GIVEN RECORDS section start

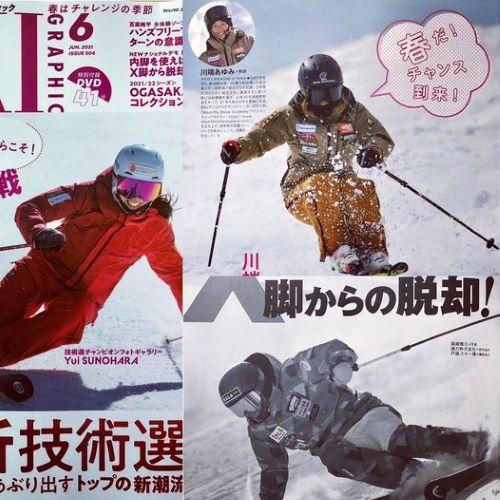 スキーグラフィック6月バネ版samu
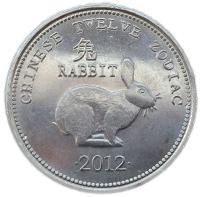 Монета Сомали 10 шиллингов 2012 Год Кролика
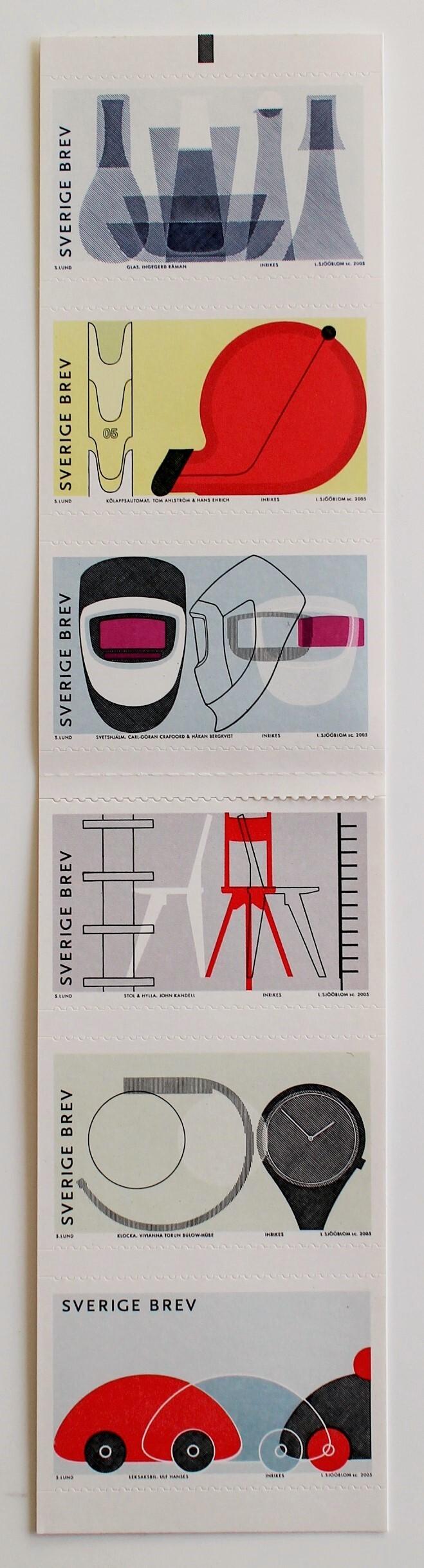 商業デザイン切手帳 / スウェーデン 2005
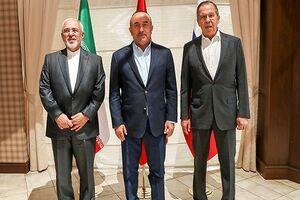 بیانیه کشورهای عضو روند آستانه در ژنو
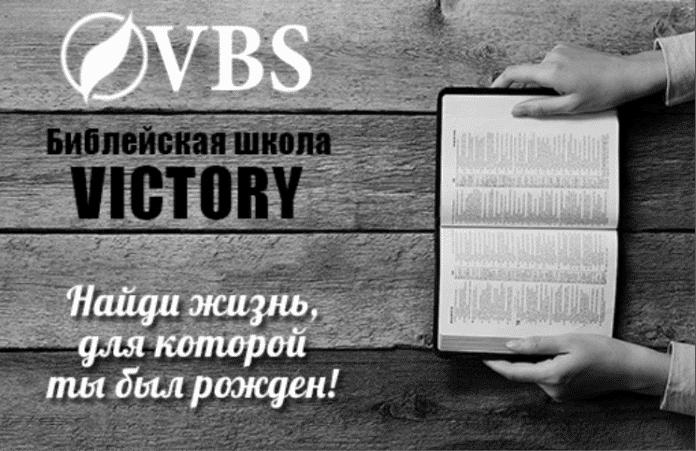 В Санкт-Петербурге начинается Библейская школа «Victory»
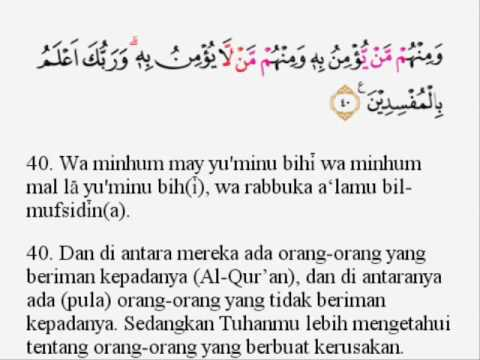 Membaca Surat Yunus Ayat 40 Mangs Aduls Ngaji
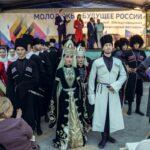 Фестиваль «Молодёжь — Будущее России»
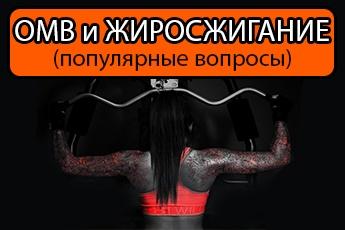 ОМВ и жиросжигание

GIVEN RECORDS section end

PROBLEM DETAILS ::
The answer must be the full listing above, copied exactly, with no pictures in it.

RESPONSE ::
 スキーグラフィック6月バネ版samu
 Монета Сомали 10 шиллингов 2012 Год Кролика
 商業デザイン切手帳 / スウェーデン 2005
 بیانیه کشورهای عضو روند آستانه در ژنو
 В Санкт-Петербурге начинается Библейская школа «Victory»
 Membaca Surat Yunus Ayat 40 Mangs Aduls Ngaji
 Фестиваль «Молодёжь — Будущее России»
 ОМВ и жиросжигание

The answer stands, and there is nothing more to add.